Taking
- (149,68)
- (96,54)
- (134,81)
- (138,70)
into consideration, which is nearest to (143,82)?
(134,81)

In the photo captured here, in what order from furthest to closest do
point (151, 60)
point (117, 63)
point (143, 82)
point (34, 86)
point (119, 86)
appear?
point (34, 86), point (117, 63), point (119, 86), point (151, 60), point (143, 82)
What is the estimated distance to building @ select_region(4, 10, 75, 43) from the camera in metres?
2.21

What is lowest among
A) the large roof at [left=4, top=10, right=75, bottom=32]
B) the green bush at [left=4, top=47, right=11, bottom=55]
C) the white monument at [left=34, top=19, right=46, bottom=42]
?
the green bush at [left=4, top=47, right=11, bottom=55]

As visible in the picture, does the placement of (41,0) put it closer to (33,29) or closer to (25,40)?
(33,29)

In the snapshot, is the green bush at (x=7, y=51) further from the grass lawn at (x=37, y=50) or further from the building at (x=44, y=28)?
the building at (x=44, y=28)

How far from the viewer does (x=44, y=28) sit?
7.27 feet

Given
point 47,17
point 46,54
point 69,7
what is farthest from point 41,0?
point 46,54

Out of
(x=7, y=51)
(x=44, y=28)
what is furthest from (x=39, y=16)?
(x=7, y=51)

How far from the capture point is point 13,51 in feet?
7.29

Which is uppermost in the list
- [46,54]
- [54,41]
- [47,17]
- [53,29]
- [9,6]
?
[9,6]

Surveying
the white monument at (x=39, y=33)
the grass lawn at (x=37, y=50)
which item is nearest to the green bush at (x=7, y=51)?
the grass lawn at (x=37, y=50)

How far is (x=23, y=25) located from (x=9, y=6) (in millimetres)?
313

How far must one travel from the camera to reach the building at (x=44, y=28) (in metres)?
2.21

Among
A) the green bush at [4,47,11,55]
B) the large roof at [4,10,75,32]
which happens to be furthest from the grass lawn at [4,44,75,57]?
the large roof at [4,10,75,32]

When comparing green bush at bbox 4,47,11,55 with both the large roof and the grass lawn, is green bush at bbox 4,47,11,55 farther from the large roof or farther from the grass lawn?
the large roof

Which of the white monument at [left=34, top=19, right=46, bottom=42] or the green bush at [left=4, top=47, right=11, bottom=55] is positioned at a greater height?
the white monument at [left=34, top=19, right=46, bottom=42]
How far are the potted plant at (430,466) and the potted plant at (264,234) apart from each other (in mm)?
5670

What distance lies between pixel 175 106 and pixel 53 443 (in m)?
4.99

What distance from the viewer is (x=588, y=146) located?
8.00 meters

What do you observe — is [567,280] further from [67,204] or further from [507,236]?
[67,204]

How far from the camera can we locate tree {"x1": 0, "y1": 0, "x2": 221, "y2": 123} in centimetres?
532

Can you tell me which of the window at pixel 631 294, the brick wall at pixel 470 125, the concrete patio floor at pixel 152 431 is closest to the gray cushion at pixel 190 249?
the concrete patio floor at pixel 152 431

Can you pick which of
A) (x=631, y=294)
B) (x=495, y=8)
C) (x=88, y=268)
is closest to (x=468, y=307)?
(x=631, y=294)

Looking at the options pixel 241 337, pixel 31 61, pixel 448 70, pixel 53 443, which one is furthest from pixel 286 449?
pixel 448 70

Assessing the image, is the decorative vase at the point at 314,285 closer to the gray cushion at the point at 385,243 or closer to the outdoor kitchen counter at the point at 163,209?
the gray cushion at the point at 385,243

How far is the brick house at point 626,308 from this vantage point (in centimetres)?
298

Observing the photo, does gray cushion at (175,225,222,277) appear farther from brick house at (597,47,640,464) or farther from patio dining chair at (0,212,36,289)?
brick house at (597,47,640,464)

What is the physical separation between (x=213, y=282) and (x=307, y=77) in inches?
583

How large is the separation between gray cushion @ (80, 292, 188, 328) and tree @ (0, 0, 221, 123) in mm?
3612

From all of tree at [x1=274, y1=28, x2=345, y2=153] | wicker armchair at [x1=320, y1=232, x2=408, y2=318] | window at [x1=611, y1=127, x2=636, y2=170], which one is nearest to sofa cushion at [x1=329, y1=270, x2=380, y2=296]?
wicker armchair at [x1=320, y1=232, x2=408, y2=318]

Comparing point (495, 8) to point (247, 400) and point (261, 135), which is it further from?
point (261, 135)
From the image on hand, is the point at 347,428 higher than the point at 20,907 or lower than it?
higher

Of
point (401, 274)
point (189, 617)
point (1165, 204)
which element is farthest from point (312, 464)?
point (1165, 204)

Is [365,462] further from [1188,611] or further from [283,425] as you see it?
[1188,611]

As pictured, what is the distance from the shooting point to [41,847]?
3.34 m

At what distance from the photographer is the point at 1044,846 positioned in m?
##############################
Quote all of the entries verbatim.

Taking
- (149,68)
- (96,54)
- (134,81)
- (138,70)
into consideration, which is nearest to (143,82)?
(134,81)

In the photo captured here, in what order from furthest to closest do
point (151, 60)
point (117, 63)
point (143, 82)
point (34, 86)
point (119, 86)
appear?
point (34, 86), point (117, 63), point (119, 86), point (151, 60), point (143, 82)
What is the estimated distance to building @ select_region(4, 10, 75, 43) from the camera in metres?
2.21

What is lowest among
A) the large roof at [left=4, top=10, right=75, bottom=32]
B) the green bush at [left=4, top=47, right=11, bottom=55]
C) the white monument at [left=34, top=19, right=46, bottom=42]
?
the green bush at [left=4, top=47, right=11, bottom=55]

As visible in the picture, does the placement of (41,0) put it closer to (33,29) or closer to (25,40)?
(33,29)

In the snapshot, is the green bush at (x=7, y=51) further from the grass lawn at (x=37, y=50) or further from the building at (x=44, y=28)?
the building at (x=44, y=28)

How far from the viewer does (x=44, y=28) sit?
7.27 feet

Given
point 47,17
point 46,54
point 69,7
what is farthest from point 41,0?
point 46,54

Out of
(x=7, y=51)
(x=44, y=28)
what is furthest from (x=39, y=16)?
(x=7, y=51)

How far from the capture point is point 13,51 in feet?
7.29

Which is uppermost in the list
- [46,54]
- [54,41]
- [47,17]
- [53,29]
- [9,6]
?
[9,6]

Surveying
the white monument at (x=39, y=33)
the grass lawn at (x=37, y=50)
which item is nearest to the green bush at (x=7, y=51)?
the grass lawn at (x=37, y=50)

How far is (x=23, y=25) located from (x=9, y=6) (in millimetres)?
313

How far must one travel from the camera to reach the building at (x=44, y=28) (in metres)?
2.21

Among
A) the green bush at [4,47,11,55]
B) the large roof at [4,10,75,32]
which happens to be furthest from the grass lawn at [4,44,75,57]?
the large roof at [4,10,75,32]

When comparing green bush at bbox 4,47,11,55 with both the large roof and the grass lawn, is green bush at bbox 4,47,11,55 farther from the large roof or farther from the grass lawn?
the large roof

Which of the white monument at [left=34, top=19, right=46, bottom=42] or the green bush at [left=4, top=47, right=11, bottom=55] is positioned at a greater height?
the white monument at [left=34, top=19, right=46, bottom=42]
How far are the potted plant at (430,466) and the potted plant at (264,234) apart from each other (in mm)?
5670

What distance lies between pixel 175 106 and pixel 53 443 (in m)?
4.99

What distance from the viewer is (x=588, y=146) located?
8.00 meters

What do you observe — is [567,280] further from [67,204] or further from [507,236]?
[67,204]

How far from the camera can we locate tree {"x1": 0, "y1": 0, "x2": 221, "y2": 123} in centimetres?
532

Can you tell me which of the window at pixel 631 294, the brick wall at pixel 470 125, the concrete patio floor at pixel 152 431 is closest to the gray cushion at pixel 190 249?
the concrete patio floor at pixel 152 431

Can you pick which of
A) (x=631, y=294)
B) (x=495, y=8)
C) (x=88, y=268)
is closest to (x=468, y=307)?
(x=631, y=294)

Looking at the options pixel 241 337, pixel 31 61, pixel 448 70, pixel 53 443, which one is furthest from pixel 286 449?
pixel 448 70

Assessing the image, is the decorative vase at the point at 314,285 closer to the gray cushion at the point at 385,243 or closer to the outdoor kitchen counter at the point at 163,209?
the gray cushion at the point at 385,243

How far is the brick house at point 626,308 from this vantage point (in centimetres)?
298

Observing the photo, does gray cushion at (175,225,222,277) appear farther from brick house at (597,47,640,464) or farther from patio dining chair at (0,212,36,289)?
brick house at (597,47,640,464)

What is the physical separation between (x=213, y=282) and (x=307, y=77) in inches?
583

How large is the separation between gray cushion @ (80, 292, 188, 328) and tree @ (0, 0, 221, 123) in mm?
3612

From all of tree at [x1=274, y1=28, x2=345, y2=153] | wicker armchair at [x1=320, y1=232, x2=408, y2=318] | window at [x1=611, y1=127, x2=636, y2=170], which one is nearest to sofa cushion at [x1=329, y1=270, x2=380, y2=296]?
wicker armchair at [x1=320, y1=232, x2=408, y2=318]

Comparing point (495, 8) to point (247, 400) and point (261, 135), which is it further from?
point (261, 135)
From the image on hand, is the point at 347,428 higher than the point at 20,907 or lower than it?
higher

Of
point (401, 274)
point (189, 617)
point (1165, 204)
which element is farthest from point (312, 464)?
point (1165, 204)

Is [365,462] further from [1188,611] or further from [283,425] as you see it?
[1188,611]

As pictured, what is the distance from the shooting point to [41,847]?
3.34 m

At what distance from the photographer is the point at 1044,846 positioned in m?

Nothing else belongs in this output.